Florack: Ja, es wird eine hohe Aufmerksamkeit generiert. Aber Aufmerksamkeit und Bedeutung sind zwei völlig unterschiedliche Schuhe. Wer ist schon gegen Klimaschutz. Umstritten sind aber die Wege zu mehr Klimaschutz. Die Politik müsste für die Umsetzung geeigneter Strategien und Maßnahmen sorgen. Aber dort herrscht Unsicherheit. Bei den Parteien sogar eine gewisse Unlust. Man streitet deshalb ersatzweise über die kleinteiligen Instrumente: Emissionshandel oder CO2-Steuer, Regulierungen für den Wärmemarkt oder die Höhe der Elektro-Mobil-Prämie.
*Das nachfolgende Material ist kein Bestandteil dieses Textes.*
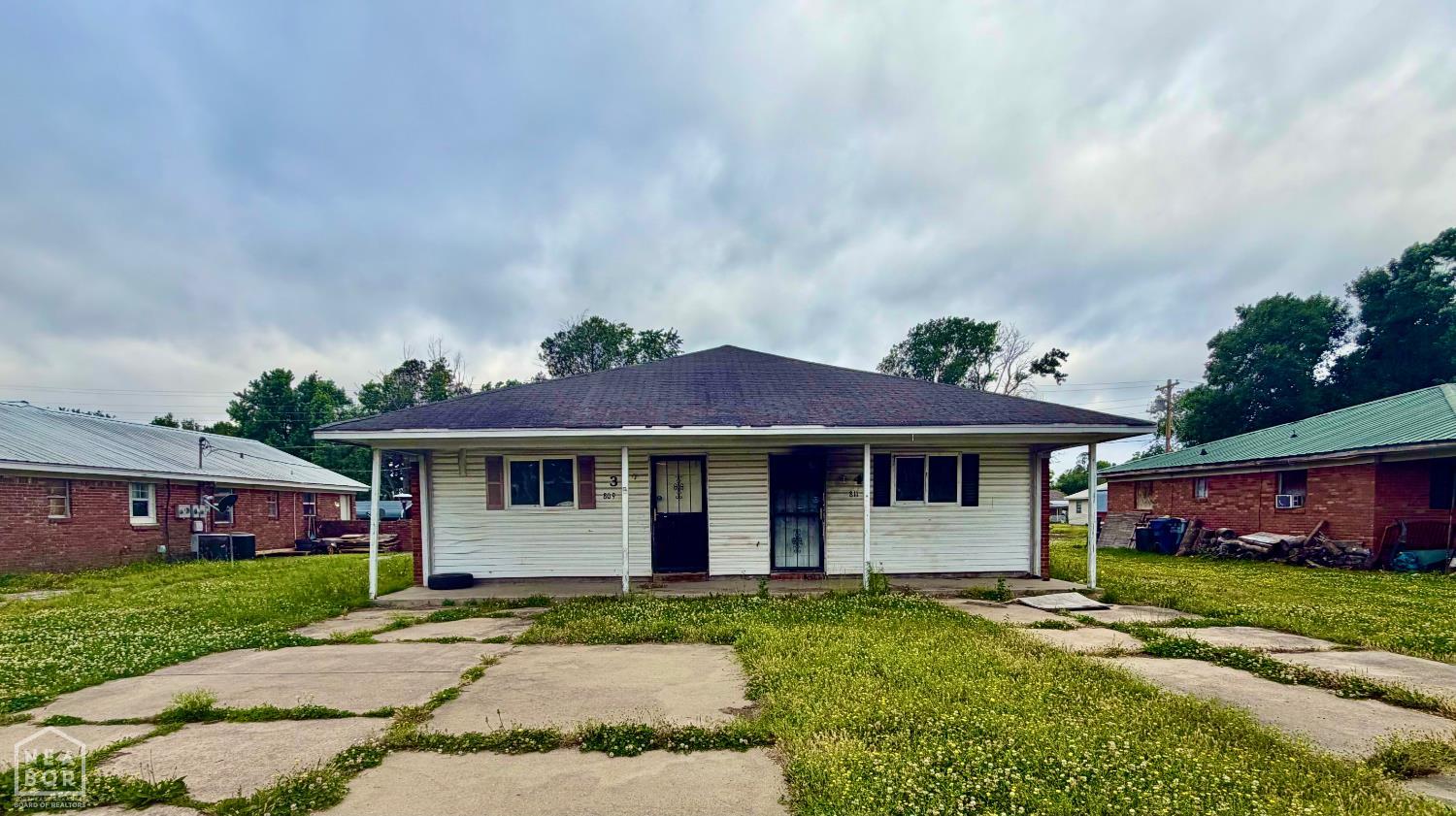 104 N Gosnell N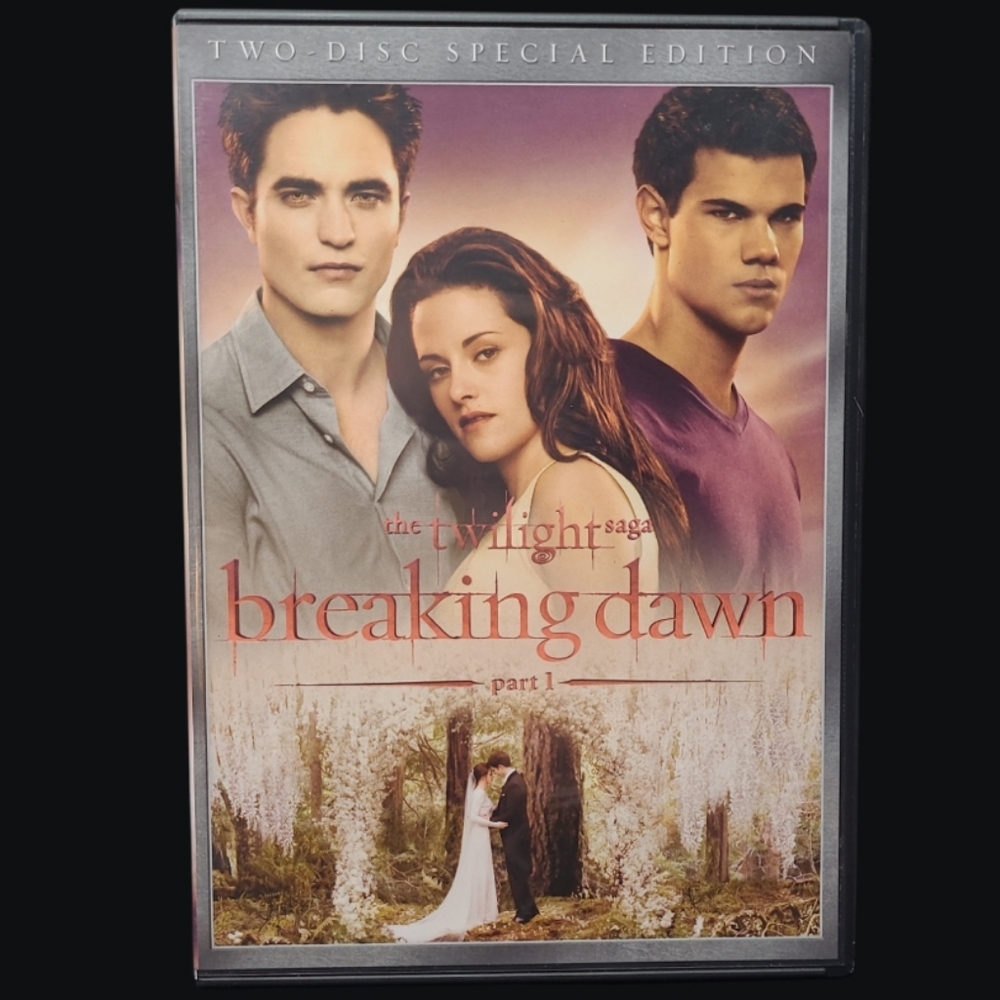 DVD "THE TWILIGHT SAGA" BREAKING DAWN-PART 1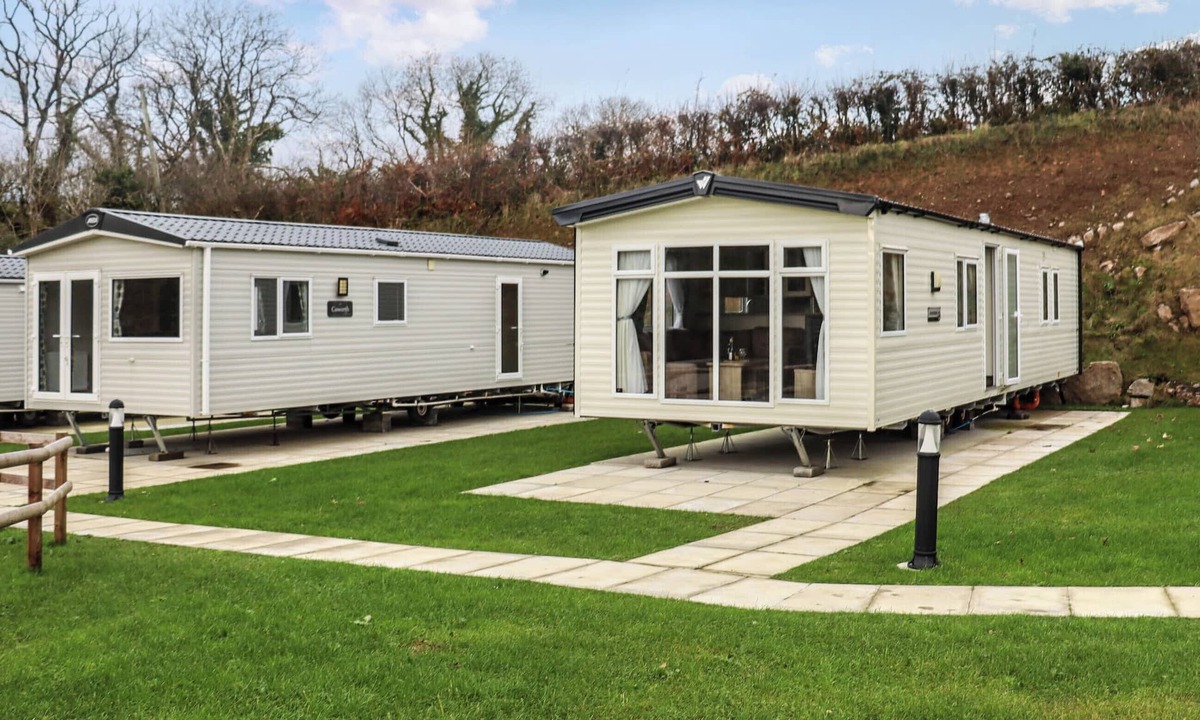 Pendine Cottage | 2 bedroom accommodation in Pendine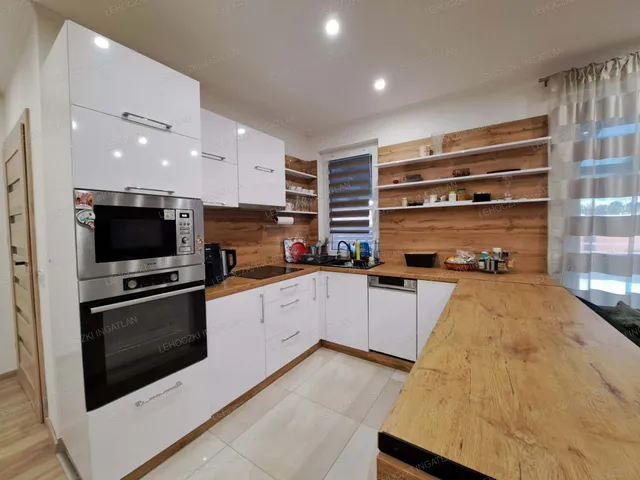 Eladó ház Nyíregyháza, Oros 90 nm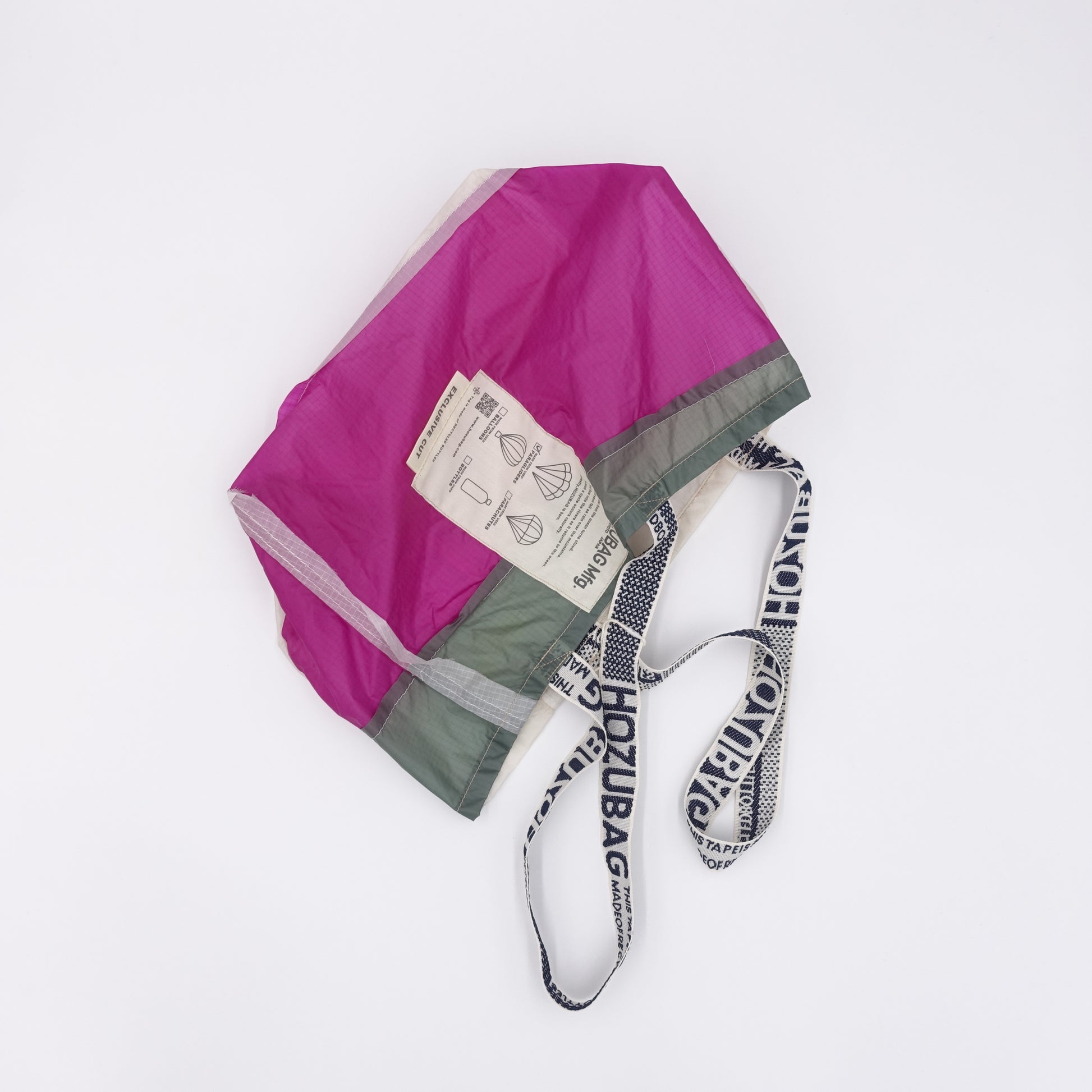 EXCLUSIVE CUT_TOTE M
In der Öffentlichkeit findet das große Thema Resonanz, aber die Übersetzung in praktische Maßnahmen wird zerredet. 

Wir stellen überrascht fest, dass die Wirkung der aktuellen Protestkultur groß ist. Ob sich das automatisch übersetzt in Macht oder Einfluss ist fraglich und macht die Defizite der kampagnenorientierten Protestkultur deutlich. Sie wird nicht automatisch politikfähig. Das heißt, diese neuen und jungen Formen der politischen Organisation können zumindest derzeit nicht direkt politisch konstruktiv wirken.“

Dr. Martin Florack, NRW School of Governance & Institut für Politikwissenschaft an der Universität Duisburg-Essen

„et“: Aufmerksamkeitsstarker Protest in der Öffentlichkeit statt komplexe Entscheidungsprozesse in den Parlamenten?

Florack: Aufmerksamkeit basiert in der Regel auf der Grundlage von wirkungsvoll artikulierten oder inszenierten Gruppen- und Individualinteressen. Ein Teil der Interessensartikulation bedient sich jedoch weder der klassischen politischen Mehrheitsbeschaffung noch der aktuellen Protestbewegungen. Ich spreche von einem dritten Weg, dem Klageweg. Organisationen wie die Deutsche Umwelthilfe sind so mächtig geworden, weil sie nicht auf den politischen Betrieb einwirken, sondern weil sie den Klageweg beschreiten. Ein Gericht kann nicht ausweichen oder sich zurückziehen. Es wird ein Urteil gefällt. Eine zunehmende Zahl von Interessensgruppen setzt auf diese Wege der Durchsetzung.

Das ist eine überaus interessante Entwicklung. Es wird nicht mehr diskutiert, sondern geklagt. Das ist nicht ganz neu, sondern hat Vorläufer in der amerikanischen Bürgerrechtsbewegung der 1960er Jahre. Es wiederholt sich also ein Muster. Das Besondere an den klagebereiten Interessensgruppen ist: Hier wird nicht nur Aufmerksamkeit generiert, sondern auch Bedeutsamkeit. Dazu verhält sich die Politik derzeit abwartend und indifferent.

Aber die Politik muss reagieren, das Aufmerksamkeitspotenzial sowie die Auswirkungen zum Beispiel auf die Verkehrs- und Umweltpolitik sind hoch. Dahinter verbergen sich auch machtpolitische Überlegungen. Die Politik wird solange getrieben, solange sie nicht versucht, die auf dem Klageweg angesprochenen Probleme auf andere Art zu lösen und Alternativen anbietet.